Other problems that biofilms may create are lowered heat transfer due to their buildup, promotion of corrosion, fouling of probes and plugging of filters and strainers. Thus, they not only pose a potential health problem, they can adversely affect operating efficiencies, which can cost the food processing operation money.

The bottom line is that biofilms provide bacteria with a competitive advantage. They provide protection to the organisms, they provide the bacteria with a source of food and nutrients, they allow the organisms within the films to act synergistically and they provide an area for reproduction. By understanding how biofilms are formed, food companies will be able to develop better sanitation procedures and control measures to more effectively prevent their formation in the first place.

Formation of Biofilms
Biofilm formation is not something that occurs “suddenly.” When one applies a paint or varnish to a surface, the material coats the surface leaving behind a film of coating. If a piece of metal is dipped in oil, a film of oil remains on the surface. Biofilms need to form. As they form and develop, it becomes harder and harder to remove them. It is for this reason that sanitation or hygiene programs need to be carried out on a regular basis.

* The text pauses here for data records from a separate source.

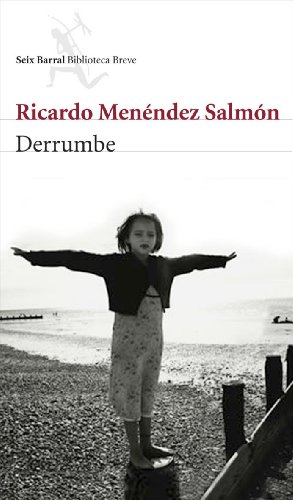 Derrumbe By Ricardo Menendez Salmon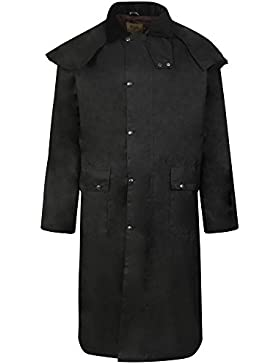 Abrigo de equitación encerado, largo, unisex, marrón antiguo, doble pliegue, impermeable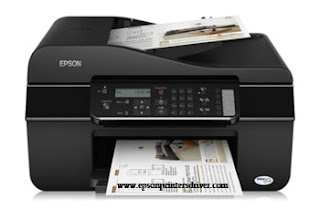 Epson Stylus Office BX305F Driver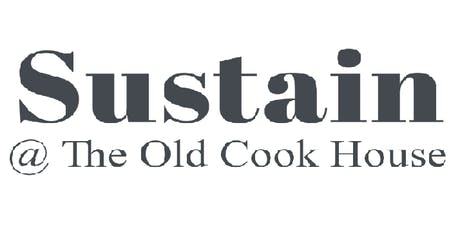 Sustain @ The Old Cook House tickets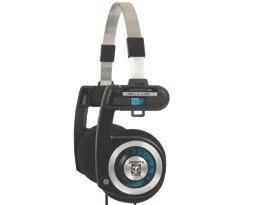 Koss Porta Pro headphones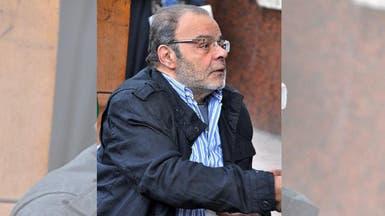 وفاة المخرج مدحت السباعي زوج ابنة فريد شوقي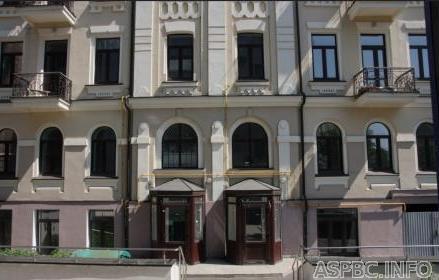 Продам нежилую недвижимость Киев, Сечевых Стрельцов ул.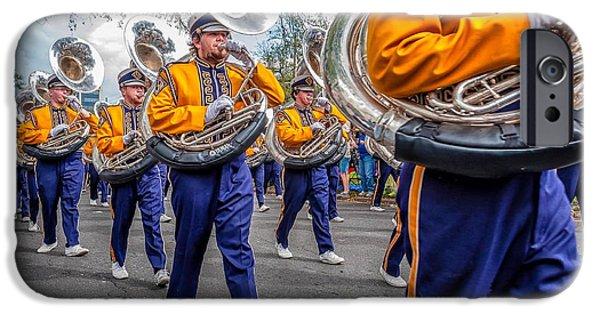 Louisiana State University Photographs iPhone Cases - LSU Tigers Band iPhone Case by Steve Harrington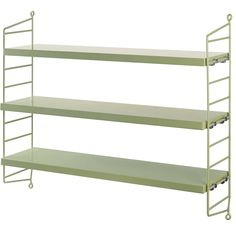 String Pocket Shelving is the 'starter' or smallest composition in the String collection. Here it's available in gorgeous Green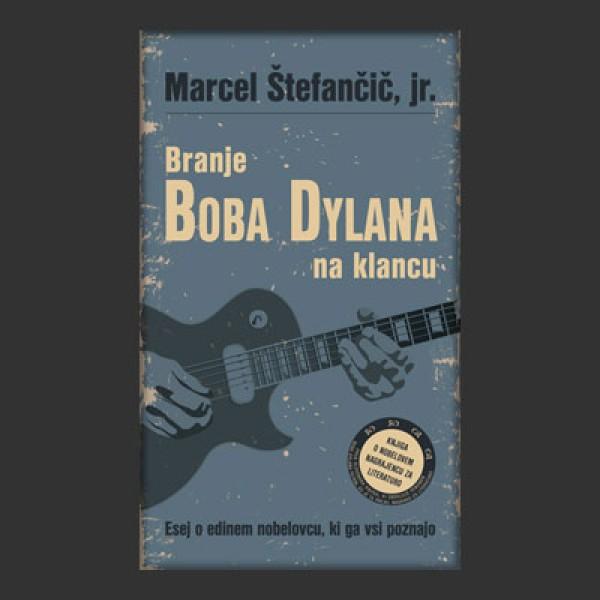 Branje Boba Dylana na klancu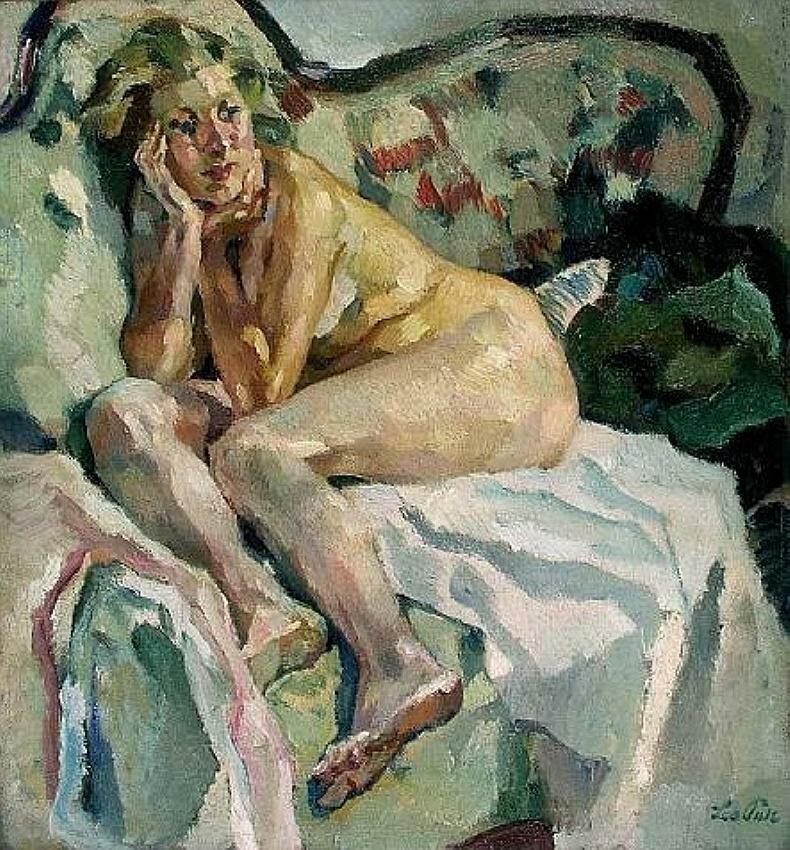 Лизл на софе, НЮ, Лео Путц (1869-1940)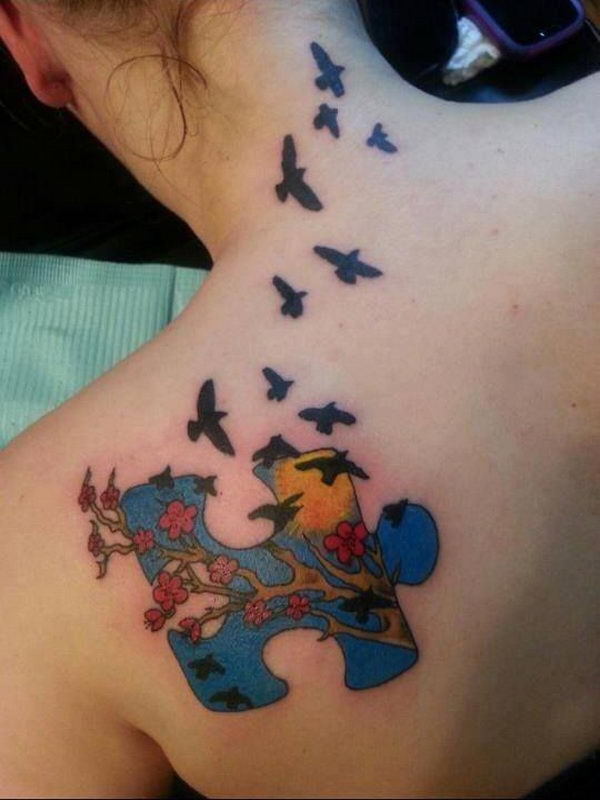 Autism Puzzle Piece and Birds on Shoulder Tattoo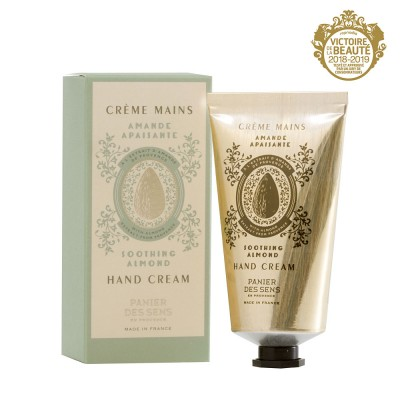 Panier Des Sens Soothing Almond Hand Cream - 75 ml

The first step in biofilm formation involves the attachment of the organisms to the surface. This initial attachment is very weak, involving what is known as van der Waals forces. At this point in the life of a biofilm, removal is fairly easy. The infant “film” consists of organic film and the weakly bound bacteria. There are many different bacteria that can form biofilms. These include non-pathogenic bacteria, such as Psuedomonas fragi, Enterococcus spp. and Pseudomonas flourescens, and microorganisms of public health significance, such as Salmonella and Listeria monocytogenes. The fact that pathogens can form biofilms makes them a real concern to the food processing industry. During the next phase, organisms attach themselves to the surface by means of tendrils or filaments, and the formation of polysaccharide-like materials that act as glue to “cement” the cells to the surface and to one another. This polysaccharide or polymer will also serve to trap other cells and debris. Within 24 hours, the organisms making up the film are firmly entrenched.

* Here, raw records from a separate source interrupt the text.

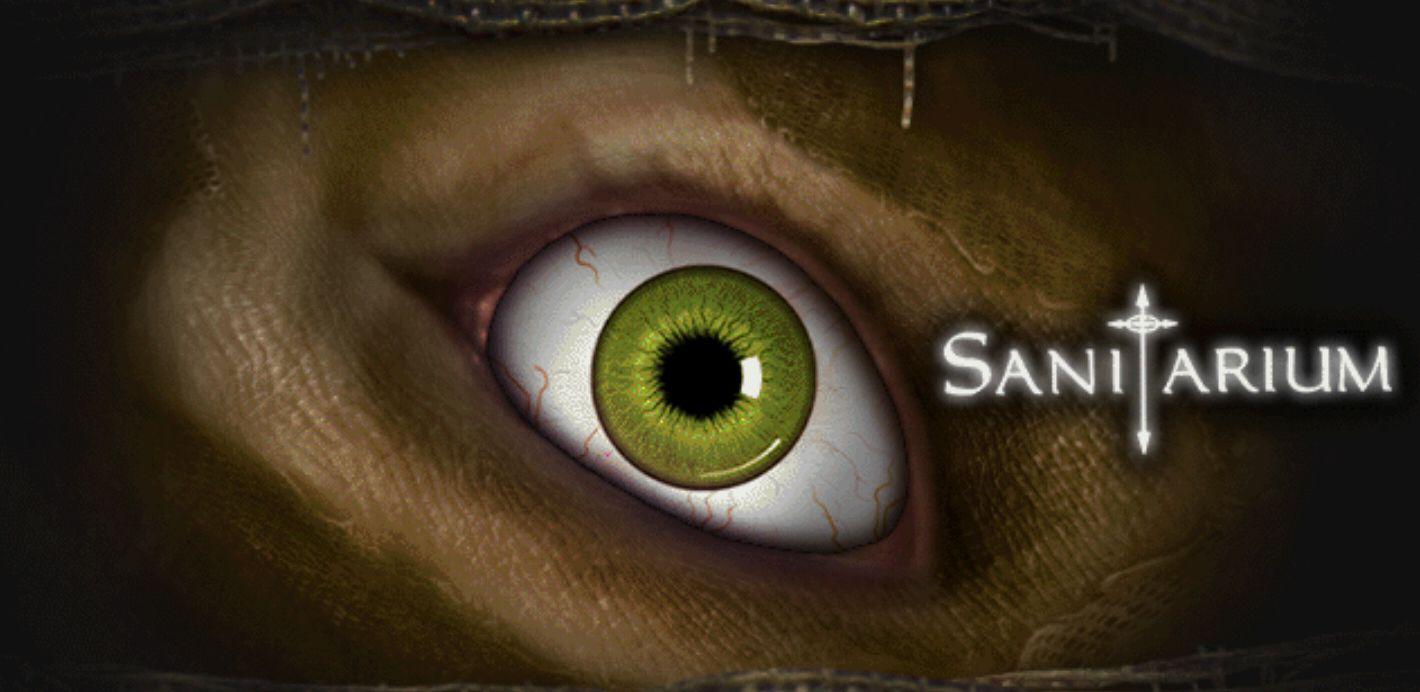 Sanitarium profite d'Halloween pour faire son retour sur Android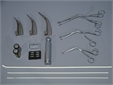 SET, INTUBATION, instruments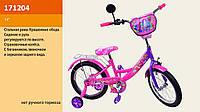 Детский велосипед Spring 171204 12 дюймов
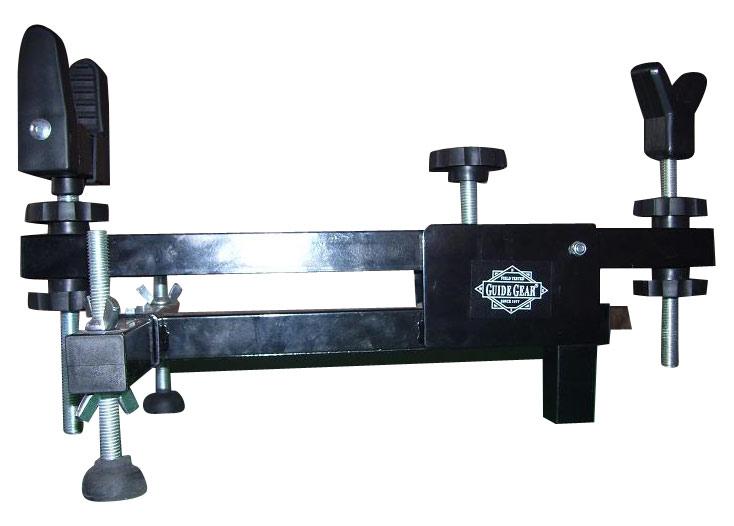Gunstock Bracket (Balance Series) (Прикладом кронштейн (баланс серия))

In an environment in which there are nutrients being continuously supplied to the film, the biofilm develops at a steady rate up to a point where the film is continuous and stable (Figure 2).

Once the surface has been colonized, the film is irreversible and special protocols are required to fully clean and sanitize the surface (Figure 3).

A mature biofilm is a system that reaches an equilibrium of sorts. The flowing product delivers nutrients, oxygen and other elements necessary for growth, and carries away fermentation products and cells or debris that have been sloughed from the surface. Once equilibrium is reached, the film reaches a certain thickness and remains as such.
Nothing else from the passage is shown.